Records of questions about scenes
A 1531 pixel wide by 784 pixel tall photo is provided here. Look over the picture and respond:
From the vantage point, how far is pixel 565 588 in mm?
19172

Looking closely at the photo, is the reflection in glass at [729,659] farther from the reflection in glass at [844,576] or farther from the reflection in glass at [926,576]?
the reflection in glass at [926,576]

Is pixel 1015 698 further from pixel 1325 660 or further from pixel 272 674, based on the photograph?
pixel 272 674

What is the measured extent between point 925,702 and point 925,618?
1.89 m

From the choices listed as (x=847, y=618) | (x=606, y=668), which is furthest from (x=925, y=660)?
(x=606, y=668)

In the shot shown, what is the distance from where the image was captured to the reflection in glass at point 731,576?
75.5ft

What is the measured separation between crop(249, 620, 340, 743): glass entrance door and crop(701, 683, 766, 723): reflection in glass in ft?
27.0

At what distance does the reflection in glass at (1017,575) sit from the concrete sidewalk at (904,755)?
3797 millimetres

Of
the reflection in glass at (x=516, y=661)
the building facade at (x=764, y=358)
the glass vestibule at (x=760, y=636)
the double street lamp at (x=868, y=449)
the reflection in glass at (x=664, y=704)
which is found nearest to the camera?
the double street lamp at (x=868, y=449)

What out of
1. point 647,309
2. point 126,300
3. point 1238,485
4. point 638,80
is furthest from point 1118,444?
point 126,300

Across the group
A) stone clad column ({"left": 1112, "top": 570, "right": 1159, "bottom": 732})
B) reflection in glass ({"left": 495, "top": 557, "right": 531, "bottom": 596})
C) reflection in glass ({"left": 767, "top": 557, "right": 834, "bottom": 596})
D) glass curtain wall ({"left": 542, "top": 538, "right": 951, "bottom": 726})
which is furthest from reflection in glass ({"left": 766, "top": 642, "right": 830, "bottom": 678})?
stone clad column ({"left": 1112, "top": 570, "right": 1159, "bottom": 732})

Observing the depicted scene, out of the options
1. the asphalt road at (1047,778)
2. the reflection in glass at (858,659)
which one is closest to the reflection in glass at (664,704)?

▸ **The task**:
Reproduce every one of the records above word for word, changing nothing.

▸ **Output**:
A 1531 pixel wide by 784 pixel tall photo is provided here. Look over the picture and respond:
From the vantage point, how far is pixel 565 588 in mm?
19172

Looking closely at the photo, is the reflection in glass at [729,659] farther from the reflection in glass at [844,576] or farther from the reflection in glass at [926,576]?
the reflection in glass at [926,576]

Is pixel 1015 698 further from pixel 1325 660 or further from pixel 272 674, based on the photograph?
pixel 272 674

What is the measured extent between point 925,702 and point 925,618?
1.89 m

From the choices listed as (x=847, y=618) | (x=606, y=668), which is furthest from (x=925, y=660)?
(x=606, y=668)

In the shot shown, what is the distance from where the image was captured to the reflection in glass at point 731,576?
75.5ft

What is the measured separation between crop(249, 620, 340, 743): glass entrance door and crop(701, 683, 766, 723): reflection in glass in ft?
27.0

At what distance does the reflection in glass at (1017,575) sit from the concrete sidewalk at (904,755)?
3797 millimetres

Of
the reflection in glass at (x=516, y=661)
the building facade at (x=764, y=358)
the glass vestibule at (x=760, y=636)
the double street lamp at (x=868, y=449)
the reflection in glass at (x=664, y=704)
which is found nearest to the camera?
the double street lamp at (x=868, y=449)

What out of
1. point 647,309
2. point 126,300
3. point 1238,485
4. point 638,80
is furthest from point 1118,444?
point 126,300

Across the group
A) stone clad column ({"left": 1112, "top": 570, "right": 1159, "bottom": 732})
B) reflection in glass ({"left": 495, "top": 557, "right": 531, "bottom": 596})
C) reflection in glass ({"left": 767, "top": 557, "right": 834, "bottom": 596})
D) glass curtain wall ({"left": 542, "top": 538, "right": 951, "bottom": 726})
which is furthest from reflection in glass ({"left": 766, "top": 642, "right": 830, "bottom": 678})?
stone clad column ({"left": 1112, "top": 570, "right": 1159, "bottom": 732})

Observing the depicted scene, out of the options
1. the asphalt road at (1047,778)
2. the reflection in glass at (858,659)
which one is closest to the reflection in glass at (664,704)?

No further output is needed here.